— begin LISTED ENTRIES —
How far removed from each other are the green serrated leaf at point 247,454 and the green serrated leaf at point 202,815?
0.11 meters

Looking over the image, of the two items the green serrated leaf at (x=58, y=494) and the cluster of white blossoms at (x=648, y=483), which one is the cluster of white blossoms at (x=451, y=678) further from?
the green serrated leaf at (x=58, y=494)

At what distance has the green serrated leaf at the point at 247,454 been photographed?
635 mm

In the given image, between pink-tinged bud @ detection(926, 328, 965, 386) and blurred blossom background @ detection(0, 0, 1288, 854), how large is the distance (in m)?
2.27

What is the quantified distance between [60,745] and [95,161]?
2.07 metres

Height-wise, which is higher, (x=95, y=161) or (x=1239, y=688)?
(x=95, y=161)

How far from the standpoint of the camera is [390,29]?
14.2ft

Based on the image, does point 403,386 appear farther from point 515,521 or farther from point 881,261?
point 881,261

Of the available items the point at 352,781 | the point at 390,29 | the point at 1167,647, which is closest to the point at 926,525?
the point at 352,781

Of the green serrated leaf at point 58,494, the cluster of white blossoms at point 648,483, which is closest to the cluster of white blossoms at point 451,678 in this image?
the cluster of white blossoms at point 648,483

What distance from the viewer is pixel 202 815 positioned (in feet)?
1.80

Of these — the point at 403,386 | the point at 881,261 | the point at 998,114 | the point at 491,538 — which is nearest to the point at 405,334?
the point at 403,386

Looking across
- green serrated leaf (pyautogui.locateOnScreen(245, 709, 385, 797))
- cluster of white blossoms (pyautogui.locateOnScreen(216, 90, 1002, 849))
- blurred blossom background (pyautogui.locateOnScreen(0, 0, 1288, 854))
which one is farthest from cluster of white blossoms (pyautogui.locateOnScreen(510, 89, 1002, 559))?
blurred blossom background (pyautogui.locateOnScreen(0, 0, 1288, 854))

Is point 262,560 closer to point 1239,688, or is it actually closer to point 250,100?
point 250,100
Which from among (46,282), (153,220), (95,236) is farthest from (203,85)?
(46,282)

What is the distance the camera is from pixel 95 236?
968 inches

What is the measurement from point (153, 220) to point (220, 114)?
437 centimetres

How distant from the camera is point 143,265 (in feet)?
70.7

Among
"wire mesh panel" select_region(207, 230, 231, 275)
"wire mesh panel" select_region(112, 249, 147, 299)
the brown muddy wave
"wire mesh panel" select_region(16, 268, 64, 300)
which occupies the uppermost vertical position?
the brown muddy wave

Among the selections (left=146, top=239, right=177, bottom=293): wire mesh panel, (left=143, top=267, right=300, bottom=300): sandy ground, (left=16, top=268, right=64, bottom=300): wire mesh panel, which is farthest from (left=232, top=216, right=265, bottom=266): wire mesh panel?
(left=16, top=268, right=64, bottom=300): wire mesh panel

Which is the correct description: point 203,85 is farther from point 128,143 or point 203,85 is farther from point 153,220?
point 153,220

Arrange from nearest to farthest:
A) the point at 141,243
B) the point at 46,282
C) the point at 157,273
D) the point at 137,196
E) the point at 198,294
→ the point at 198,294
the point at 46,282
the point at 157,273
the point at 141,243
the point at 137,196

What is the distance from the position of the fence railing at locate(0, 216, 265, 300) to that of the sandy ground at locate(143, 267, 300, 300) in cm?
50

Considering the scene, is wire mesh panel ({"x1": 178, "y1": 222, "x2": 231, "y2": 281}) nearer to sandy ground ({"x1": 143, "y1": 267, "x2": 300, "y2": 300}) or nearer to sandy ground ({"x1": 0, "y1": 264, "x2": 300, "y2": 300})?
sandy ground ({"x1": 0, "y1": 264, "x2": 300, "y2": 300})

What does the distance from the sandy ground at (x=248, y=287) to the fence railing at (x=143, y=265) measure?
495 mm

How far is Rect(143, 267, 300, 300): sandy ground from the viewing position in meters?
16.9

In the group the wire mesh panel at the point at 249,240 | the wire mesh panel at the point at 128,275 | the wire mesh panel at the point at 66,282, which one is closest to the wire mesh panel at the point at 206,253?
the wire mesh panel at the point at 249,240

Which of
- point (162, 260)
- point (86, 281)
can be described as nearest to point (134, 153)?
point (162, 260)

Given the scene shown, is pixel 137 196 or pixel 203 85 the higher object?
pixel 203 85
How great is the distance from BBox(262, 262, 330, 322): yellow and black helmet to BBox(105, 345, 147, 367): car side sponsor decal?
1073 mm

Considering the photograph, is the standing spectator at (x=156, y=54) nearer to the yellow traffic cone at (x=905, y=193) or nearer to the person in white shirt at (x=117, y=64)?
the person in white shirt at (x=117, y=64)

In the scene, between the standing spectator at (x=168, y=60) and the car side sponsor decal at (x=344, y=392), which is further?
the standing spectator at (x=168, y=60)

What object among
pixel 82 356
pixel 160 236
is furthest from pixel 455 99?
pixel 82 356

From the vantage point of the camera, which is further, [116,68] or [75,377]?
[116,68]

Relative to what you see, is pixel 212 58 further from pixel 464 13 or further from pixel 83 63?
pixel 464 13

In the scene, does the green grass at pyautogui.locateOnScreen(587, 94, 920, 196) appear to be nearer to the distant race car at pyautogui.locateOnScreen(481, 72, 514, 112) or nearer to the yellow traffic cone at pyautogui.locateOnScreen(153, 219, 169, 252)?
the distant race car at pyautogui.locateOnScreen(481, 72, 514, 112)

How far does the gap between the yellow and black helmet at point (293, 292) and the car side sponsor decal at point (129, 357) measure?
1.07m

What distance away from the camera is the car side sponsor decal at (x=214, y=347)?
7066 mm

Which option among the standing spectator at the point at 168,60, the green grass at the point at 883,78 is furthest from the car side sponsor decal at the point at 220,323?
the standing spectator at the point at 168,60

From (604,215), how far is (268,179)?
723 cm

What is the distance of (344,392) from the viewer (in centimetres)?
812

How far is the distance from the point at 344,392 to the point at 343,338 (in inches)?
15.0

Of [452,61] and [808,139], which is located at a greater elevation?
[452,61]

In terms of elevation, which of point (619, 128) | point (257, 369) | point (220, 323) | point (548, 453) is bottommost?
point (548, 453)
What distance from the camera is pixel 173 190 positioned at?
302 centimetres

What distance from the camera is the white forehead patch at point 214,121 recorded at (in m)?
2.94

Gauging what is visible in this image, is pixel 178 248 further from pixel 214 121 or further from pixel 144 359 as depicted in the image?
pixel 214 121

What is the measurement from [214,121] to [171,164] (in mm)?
— end LISTED ENTRIES —
» PROBLEM DESCRIPTION: Rewrite the rows from the line that has "How far is the" through the end of the rows, changing "elevation" to "height" wherever it occurs and leaving everything else as it is.

» ANSWER TO THE EXERCISE:
How far is the distance from the point at 344,392 to the point at 343,338 (in inches)?
15.0

Of [452,61] and [808,139], which is located at a greater height?
[452,61]

In terms of height, which of point (619, 128) | point (257, 369) | point (220, 323) | point (548, 453) is bottommost?
point (548, 453)
What distance from the camera is pixel 173 190 positioned at?
302 centimetres

What distance from the camera is the white forehead patch at point 214,121 recorded at (in m)?
2.94

Gauging what is visible in this image, is pixel 178 248 further from pixel 214 121 or further from pixel 144 359 as depicted in the image?
pixel 214 121

What is the measurement from [214,121] to [171,164] (in mm)?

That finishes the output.